The characteristic equation of this system can be expressed as:

$$ as^{3} + bs^{2} + cs + d = 0 $$
(2)
$$ \begin{gathered} a = R_{\text{M}} R^{2} C^{3} \left( {1 + m} \right),\quad d = 1 \hfill \\ b = 4R_{\text{M}} RC^{2} + 2R^{ 2} C^{2} ,\quad c = 2R_{\text{M}} C + 3RC, \hfill \\ \end{gathered} $$
(3)

where m = R4/R1 (Fig. 1). There will be three roots which will be defined by the coefficients a, b, c, and d. Two of the roots are complex conjugate and the other one is real. These roots/poles determine the stability of the system, where conventionally it is believed that all the poles will be fixed in the left half of the s plane. But surprisingly in this system poles are found oscillating. From (3), it is obvious that a, b, and c are dependent on RM and as RM is sinusoidal oscillating, the poles are expected to be dynamic. In Fig. 4a (when R1 is replaced by RM), the oscillating behavior of one of the conjugate poles is plotted. Here both the real and imaginary part of complex poles are oscillating with time which means in the s plane that pole will not be fixed, rather it will oscillate from the left half s plane to the right half s plane as shown in Fig. 4b (red circle symbolizes pole). When the pole shifts to the right half plane then the oscillating RM fetches the pole from the unstable region to the stable region of the left half plane, but then RM changes its value which tends to pull back the poles towards the right half plane and this periodic incident continues. These oscillations in all three poles are observed for every Rinit as well as when R2 and R3 are also replaced by RM.

Fig. 4
figure 4

a Oscillating pole with time. bs plane representation of oscillating pole

Frequency of oscillation, fM

Due to the sinusoidally oscillating RM, fM can be modeled as:

$$ f_{\text{M}} = \frac{1}{{2\pi C\sqrt {R\left( {R + 5\left( {R_{\text{avg}} \pm \Updelta R_{\text{M}} } \right)} \right)} }} $$
(4)

observing (4), fM will have a range of values from maximum, fM,max (when RM = Rmin) to minimum, fM,min (when RM = Rmax). fM will have a range of frequencies for oscillation but the output oscillation set itself to that frequency, when RM is equal to Ravg.

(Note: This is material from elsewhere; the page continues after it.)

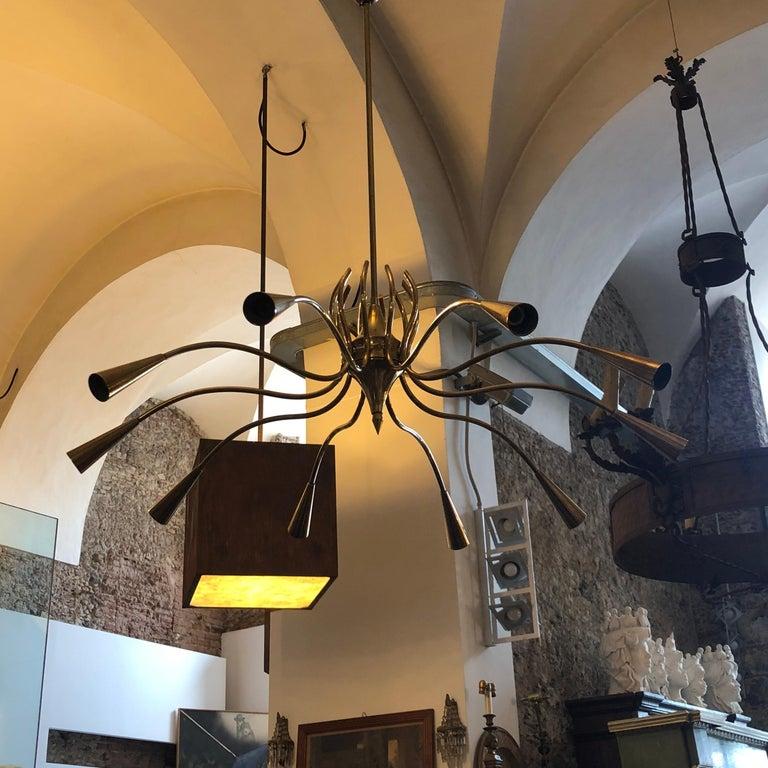 Oscar Torlasco Attributed Mid-Century Modern Brass Ten-Light Chandelier For Sale 10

Using (1) RM can be approximated to be used in (4) to calculate fM for corresponding Rinit. The maximum percentage of error in estimating fM is 0.4% when R1 is replaced by RM. In case of R2 and R3 replaced by memristor, the maximum error in calculating fM is 0.45 and 0.1%, correspondingly.

Conclusion

In spite of having oscillating resistance of memristor, and dynamic behavior of poles, sustained oscillation is observed in this memristor-based third-orderoscillatory system. For the first time, these unprecedented behaviors of memristor in oscillation can become the circuit implementation of parametric oscillation without any external means. Memristor can be considered as a better candidate than resistor for low-frequency oscillator which is widely used in programmable frequency-based counter, random number generator, synthesizing bass, random number generator, and sophisticated portable system.